> **Given text**:
Thursday, December 14, 2023

50 Years Ago: Oil — The Prize in the Middle East (2005)

The 50 Years Ago column from the December 2005 issue of the Socialist Standard

Fahoud is the name of the spot in the Arabian desert that is the centre of the drama being played out with repercussions throughout the Eastern Mediterranean lands, and Fahoud spells oil. Mr. Noel Barber, correspondent of the Daily Mail told the story in the issues of 31 October and 7 November.
"A year ago no white man had ever been there. Today, under the lea of a great escarpment — with the nearest natural water-hole more than 100 miles away — there lies a small cluster of huts and tents, and by the side an airstrip. It is Fahoud, a name you can find on no map. In it live a sturdy band of lonely men, Britain's advance force in the war for oil that daily gathers momentum in the Middle East . . . Fahoud pinpoints the struggle for oil being fought by vast concerns in Wall Street and the City, by diplomats in Geneva, and in clashes between troops patrolling the tenuous desert boundaries. It is the battle between the Saudis and the British, between America and Britain for mastery in the world's richest oilfield." - (Daily Mail, 7/11/55).
As Noel Barber says of his report: "It is a story that might have been written 60 years ago, when 'outposts of Empire' were fashionable."

He points out that British and American interests clash. American oil companies are closely connected with the ownership and development of the concession oil fields in Saudi Arabia, while British companies, and the British Government, are associated with the Aden Protectorate, the Sultan of Muscat and the Sheikh Abu Zhabi. After attempts to settle the dispute by arbitration had broken down, Sir Anthony Eden announced in the House of Commons on 26 October that "native troops, commanded by British officers, had reoccupied the Buraini Oasis after a skirmish with Saudi Arabian forces who marched in three years ago." (Daily Mail, 31/10/55).

[From article by 'H', Socialist Standard, December 1955]

At Home and Abroad . . . (1971)

The Home and Abroad Column from the December 1971 issue of the Socialist Standard

Review December 1971

At Home

It is impossible to sympathise with the howls of frustrated rage over the cynical semantics of the Compton report on the interrogation methods of the British in Northern Ireland. The military correspondent of the Daily Telegraph pointed out that the methods employed were also used on some British shock troops, with the idea of training them to resist pressure if they were ever captured. This was of course a poor attempt at justifying the methods used by the British but it did underline the fact that brutal interrogation is widely used, on all sides, in war. And anyone who really expected the inquiry to come up with anything other than a whitewash themselves need some sort of interrogation but on a psychiatrist’s couch.

> **Data extract**:
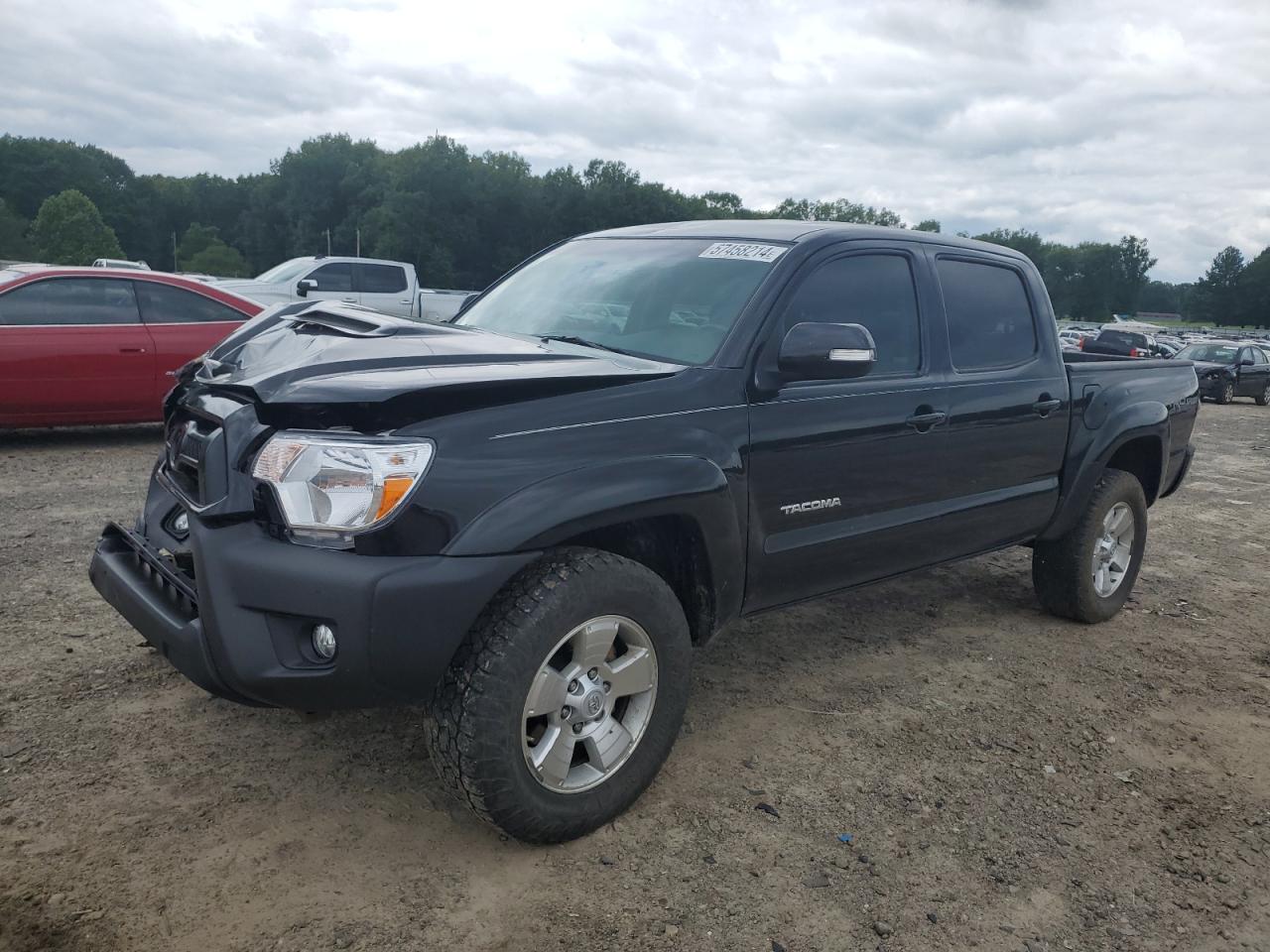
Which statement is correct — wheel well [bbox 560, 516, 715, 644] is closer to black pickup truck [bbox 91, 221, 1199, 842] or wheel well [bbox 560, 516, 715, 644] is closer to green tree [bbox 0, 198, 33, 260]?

> **Direction**: In the Socialist Standard columns, how far is Fahoud from the nearest natural water-hole?

> **Task output**: More than 100 miles.